TODAY, Greg Bright, 56, sits on the cement porch of his yellow clapboard house in New Orleans' 7th Ward and rests his hand on the head of his yellow dog, Q. It is 2012, and he often finds himself musing over the notion of time—time past, time lost, time wasted. "It feels like a minute since I been out here," he says. It took some time to adjust to life on the outside, he admits, and once, on a dark rainy morning as he found himself biking seven miles in the rain to his miserable job working the line in a chicken plant in Mississippi, he felt real despair—just recognizing that he was 47 years old and had never owned a car. He tried hard to dismiss the sobering thought that, arrested at age 20 and doing 27 years of time, he'd been "seven more years in prison than I was on the streets." Sometimes, he says, "it's little things like that" that really threaten to drag him down into sorrow.
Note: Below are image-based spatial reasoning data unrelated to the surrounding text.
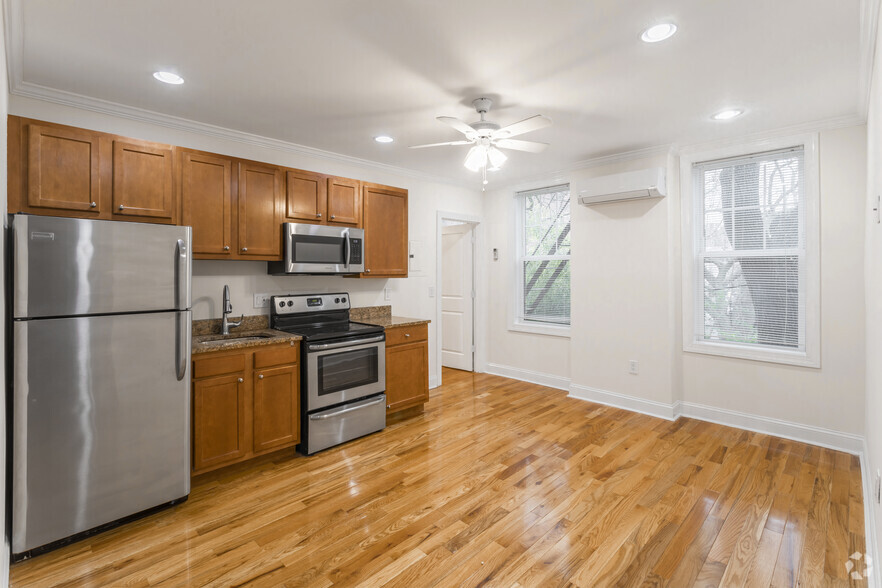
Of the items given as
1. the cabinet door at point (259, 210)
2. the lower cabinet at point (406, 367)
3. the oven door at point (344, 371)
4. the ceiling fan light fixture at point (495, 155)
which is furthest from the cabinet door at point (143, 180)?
the ceiling fan light fixture at point (495, 155)

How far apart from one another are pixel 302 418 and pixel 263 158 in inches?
86.3

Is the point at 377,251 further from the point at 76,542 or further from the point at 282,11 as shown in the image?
the point at 76,542

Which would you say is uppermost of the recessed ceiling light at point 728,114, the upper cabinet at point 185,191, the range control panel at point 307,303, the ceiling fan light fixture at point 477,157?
the recessed ceiling light at point 728,114

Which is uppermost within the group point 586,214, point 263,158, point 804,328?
point 263,158

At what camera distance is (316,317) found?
3.88m

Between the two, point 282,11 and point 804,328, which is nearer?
point 282,11

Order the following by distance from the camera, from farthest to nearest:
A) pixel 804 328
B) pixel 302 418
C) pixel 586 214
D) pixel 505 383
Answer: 1. pixel 505 383
2. pixel 586 214
3. pixel 804 328
4. pixel 302 418

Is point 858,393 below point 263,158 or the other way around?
below

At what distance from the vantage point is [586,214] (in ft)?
14.7

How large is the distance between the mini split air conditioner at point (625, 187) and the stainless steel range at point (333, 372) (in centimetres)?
246

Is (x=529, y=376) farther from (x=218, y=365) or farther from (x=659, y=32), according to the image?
(x=659, y=32)

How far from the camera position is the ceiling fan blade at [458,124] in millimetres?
2552

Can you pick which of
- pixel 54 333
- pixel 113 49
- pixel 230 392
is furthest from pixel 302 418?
pixel 113 49

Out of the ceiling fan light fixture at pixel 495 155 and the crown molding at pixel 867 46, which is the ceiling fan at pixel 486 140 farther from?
the crown molding at pixel 867 46
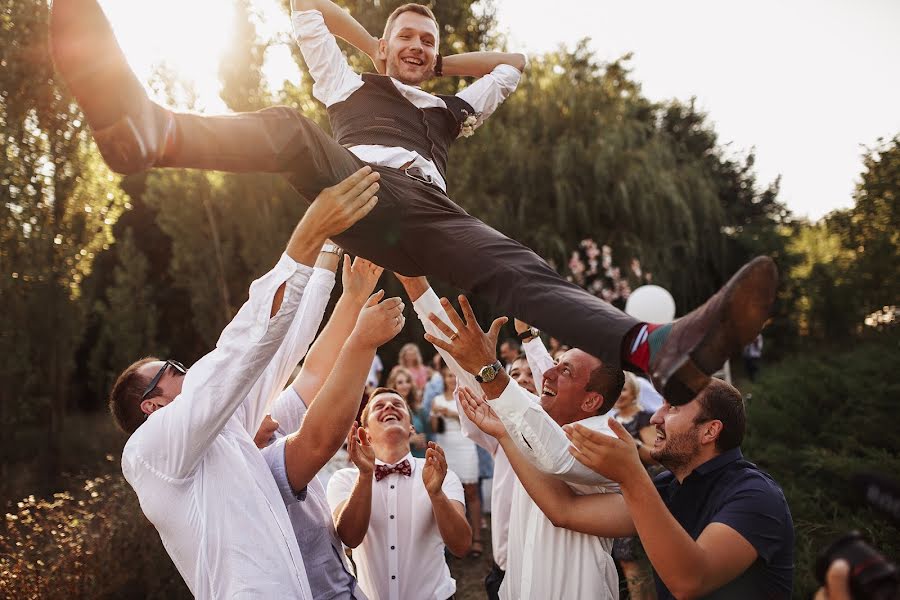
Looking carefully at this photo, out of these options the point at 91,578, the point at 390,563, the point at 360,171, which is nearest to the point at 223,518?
the point at 360,171

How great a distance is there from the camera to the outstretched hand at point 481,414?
9.56ft

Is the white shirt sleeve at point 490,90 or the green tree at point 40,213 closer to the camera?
the white shirt sleeve at point 490,90

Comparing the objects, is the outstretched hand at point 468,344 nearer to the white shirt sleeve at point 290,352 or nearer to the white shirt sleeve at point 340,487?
the white shirt sleeve at point 290,352

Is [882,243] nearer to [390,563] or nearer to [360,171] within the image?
[390,563]

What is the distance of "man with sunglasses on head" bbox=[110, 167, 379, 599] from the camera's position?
7.36 feet

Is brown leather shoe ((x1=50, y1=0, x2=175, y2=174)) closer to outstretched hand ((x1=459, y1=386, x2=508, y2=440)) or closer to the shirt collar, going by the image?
outstretched hand ((x1=459, y1=386, x2=508, y2=440))

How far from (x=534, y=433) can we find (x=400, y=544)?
1.45 metres

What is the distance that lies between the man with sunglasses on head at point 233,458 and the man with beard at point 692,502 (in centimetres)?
85

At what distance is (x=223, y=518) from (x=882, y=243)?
438 inches

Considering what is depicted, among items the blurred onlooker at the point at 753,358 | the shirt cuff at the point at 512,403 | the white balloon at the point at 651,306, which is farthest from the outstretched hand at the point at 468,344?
the blurred onlooker at the point at 753,358

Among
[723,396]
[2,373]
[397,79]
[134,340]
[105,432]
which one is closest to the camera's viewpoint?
[723,396]

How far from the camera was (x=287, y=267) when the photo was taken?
226cm

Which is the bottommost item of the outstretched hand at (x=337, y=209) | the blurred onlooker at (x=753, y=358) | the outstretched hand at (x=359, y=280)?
the blurred onlooker at (x=753, y=358)

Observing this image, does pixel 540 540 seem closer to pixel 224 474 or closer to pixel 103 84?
pixel 224 474
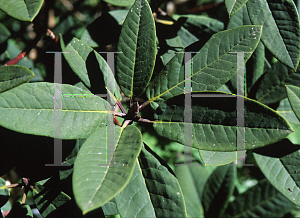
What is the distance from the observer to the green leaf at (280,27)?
871 mm

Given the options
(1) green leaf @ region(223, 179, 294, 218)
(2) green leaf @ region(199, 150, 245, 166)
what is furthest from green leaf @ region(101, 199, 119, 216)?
(1) green leaf @ region(223, 179, 294, 218)

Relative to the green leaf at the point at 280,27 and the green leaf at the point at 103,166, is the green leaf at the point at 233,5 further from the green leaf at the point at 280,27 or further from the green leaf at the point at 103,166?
the green leaf at the point at 103,166

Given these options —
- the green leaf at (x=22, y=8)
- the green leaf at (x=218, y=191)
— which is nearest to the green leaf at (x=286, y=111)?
the green leaf at (x=218, y=191)

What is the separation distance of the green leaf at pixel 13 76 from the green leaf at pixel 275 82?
96 centimetres

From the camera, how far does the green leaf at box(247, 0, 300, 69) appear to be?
87cm

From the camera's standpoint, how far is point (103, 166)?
61cm

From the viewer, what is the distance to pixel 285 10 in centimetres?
91

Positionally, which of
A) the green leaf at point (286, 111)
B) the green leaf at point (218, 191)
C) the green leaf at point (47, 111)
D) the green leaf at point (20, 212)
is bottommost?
the green leaf at point (218, 191)

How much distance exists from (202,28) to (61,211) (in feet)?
3.70

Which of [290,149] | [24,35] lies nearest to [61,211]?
[290,149]

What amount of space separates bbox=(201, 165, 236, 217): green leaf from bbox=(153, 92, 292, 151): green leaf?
833 millimetres

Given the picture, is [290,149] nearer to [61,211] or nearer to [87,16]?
[61,211]

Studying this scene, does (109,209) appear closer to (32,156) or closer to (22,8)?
(32,156)

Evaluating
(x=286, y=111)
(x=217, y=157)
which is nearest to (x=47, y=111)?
(x=217, y=157)
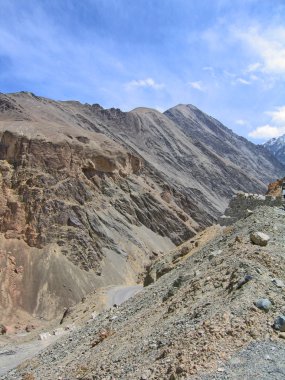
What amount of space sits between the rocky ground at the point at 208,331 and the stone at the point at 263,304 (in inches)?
0.8

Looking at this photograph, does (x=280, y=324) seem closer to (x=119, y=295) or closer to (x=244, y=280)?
(x=244, y=280)

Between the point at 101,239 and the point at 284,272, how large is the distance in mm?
73508

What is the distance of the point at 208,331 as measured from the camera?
10094 millimetres

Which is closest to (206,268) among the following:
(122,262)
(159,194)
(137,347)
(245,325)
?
(137,347)

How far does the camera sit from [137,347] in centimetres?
1175

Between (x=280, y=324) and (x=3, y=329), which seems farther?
(x=3, y=329)

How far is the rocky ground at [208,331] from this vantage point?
9266mm

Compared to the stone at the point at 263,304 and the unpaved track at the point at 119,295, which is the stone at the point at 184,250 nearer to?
the unpaved track at the point at 119,295

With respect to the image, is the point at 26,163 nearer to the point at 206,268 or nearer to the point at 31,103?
the point at 31,103

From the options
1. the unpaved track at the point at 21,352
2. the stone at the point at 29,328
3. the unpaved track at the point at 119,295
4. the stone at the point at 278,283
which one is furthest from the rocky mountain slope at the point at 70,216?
the stone at the point at 278,283

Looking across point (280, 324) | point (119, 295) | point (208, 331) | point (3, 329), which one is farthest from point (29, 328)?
point (280, 324)

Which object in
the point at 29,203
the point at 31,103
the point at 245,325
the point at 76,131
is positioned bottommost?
the point at 245,325

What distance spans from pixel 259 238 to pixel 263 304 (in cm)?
457

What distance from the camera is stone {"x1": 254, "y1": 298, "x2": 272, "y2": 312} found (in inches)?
415
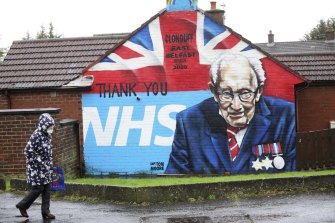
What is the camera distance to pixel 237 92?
15875 millimetres

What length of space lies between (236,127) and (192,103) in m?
1.55

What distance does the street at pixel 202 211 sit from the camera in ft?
27.9

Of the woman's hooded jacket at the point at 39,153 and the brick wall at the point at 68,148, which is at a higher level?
the woman's hooded jacket at the point at 39,153

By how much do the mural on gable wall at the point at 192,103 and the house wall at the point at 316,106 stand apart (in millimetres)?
2214

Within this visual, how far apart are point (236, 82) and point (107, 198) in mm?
6946

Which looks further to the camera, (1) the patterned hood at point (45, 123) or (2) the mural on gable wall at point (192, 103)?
(2) the mural on gable wall at point (192, 103)

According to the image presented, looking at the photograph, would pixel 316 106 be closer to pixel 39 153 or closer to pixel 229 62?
pixel 229 62

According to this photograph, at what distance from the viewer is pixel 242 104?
52.2 ft

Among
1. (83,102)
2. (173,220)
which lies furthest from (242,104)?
(173,220)

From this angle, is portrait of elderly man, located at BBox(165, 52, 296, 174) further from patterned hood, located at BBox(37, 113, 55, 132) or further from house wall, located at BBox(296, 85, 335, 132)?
patterned hood, located at BBox(37, 113, 55, 132)

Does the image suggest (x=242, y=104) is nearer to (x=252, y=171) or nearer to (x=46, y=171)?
(x=252, y=171)
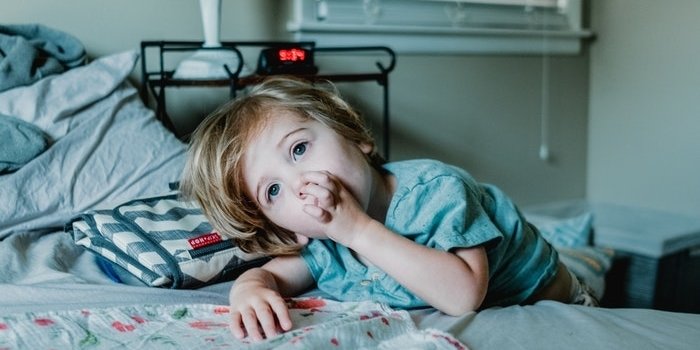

So he chose to do something that both keeps those wasted years fresh in his memory yet also mitigates the sense of powerlessness he sometimes feels. He helps to educate others in the hopes that his story will spur reforms. He is not an educated man—his formal schooling stopped in sixth grade—but he is one of dozens and dozens of ex-cons who form a vital link in the post-Katrina criminal justice reform efforts through various organizations such as Resurrection After Exoneration, a holistic reentry program for ex-offenders, and Innocence Project New Orleans. Greg tells his story to students, activists, politicians, church groups, friends, strangers—anybody with time to spare and an inclination to listen—doggedly putting a face on an abstract idea, injustice.